HAYIRLARIN ANAHTARI, AKLIN İBADETİ
TEFEKKÜR (12. YAZI)
ÇOK ÖNEMLİ BİR TEMSİL: MAĞARANIN AĞZINDA: (1)
Yeraltında bir mağara düşünün.
Mağaranın ağzı ışıklı bir yola bakıyor.
MAĞARANIN içinde insanlar var.
Ama kollarından, bacaklarından ve boyunlarından zincirlenmişler, yüzleri duvara doğru dönük, Işığı göremiyorlar.
Mağaranın ağzından bir çok nesne geçiyor, nesnelerin gölgesi mağara duvarlarına vurmakta,
insanlar sadece bu nesnelerin gölgelerini görebiliyorlar ve gölgeleri gerçek sanıyorlar.

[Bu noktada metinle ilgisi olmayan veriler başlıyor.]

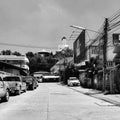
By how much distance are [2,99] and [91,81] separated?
23539 millimetres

Onlar için gerçeklik, gerçekliğin duvara yansıyan gölgesinden öte değil,
Şimdi bu insanlardan birinin zincirleri kırmayı başardığını ve yüzünü mağaranın ağzına döndüğünü düşünün.
Ne olur?
Önce gözleri kamaşır aydınlıktan, hiçbir şey göremez.
Ama gözleri ışığa alışınca gerçeklikle yüzleşir. İşte mağaranın ve duvarındaki gölgeler duyularımızla gördüğümüz, kavradığımız dünyadır.
Bu gölgelerle yetinmeyip başını ışığa çeviren insan, duyular aleminden düşünce alemine yol yol alan bilgedir.
Platon'un bu mağara istiaresi, duyularla algılanan dünya ile tefekkür ile algılanan ideler (soyut düşünce) alemini birbirinden ayırır.
Bu istiareye göre duyuların bilgisi ile yetinmeyen tefekkür,
İnsanın ışıkla yani hakikatle ve gerçeklikle yüzleşmesini sağlar.
Ne var ki gerçeklikle yüzleşen insan, çoğu zaman yalnızdır ve yalnızlık içinde tutuklu tek başına kalması kaçınılmazdır.
Zira Işığı gören insanın tekrar mağaraya döndüğünü varsayarsak, mağaraya dönüp diğer insanlara gerçekliği ve hakikati anlatan insan, onların kendi dilini anlamadıklarını hemen fark edecektir.
Sadece mağaranın ve duvarına yansıyan gölgelerin bilgisine sahip bulunan insanlar,ışığa bakan Bilge'nin bilgisine uzaktırlar.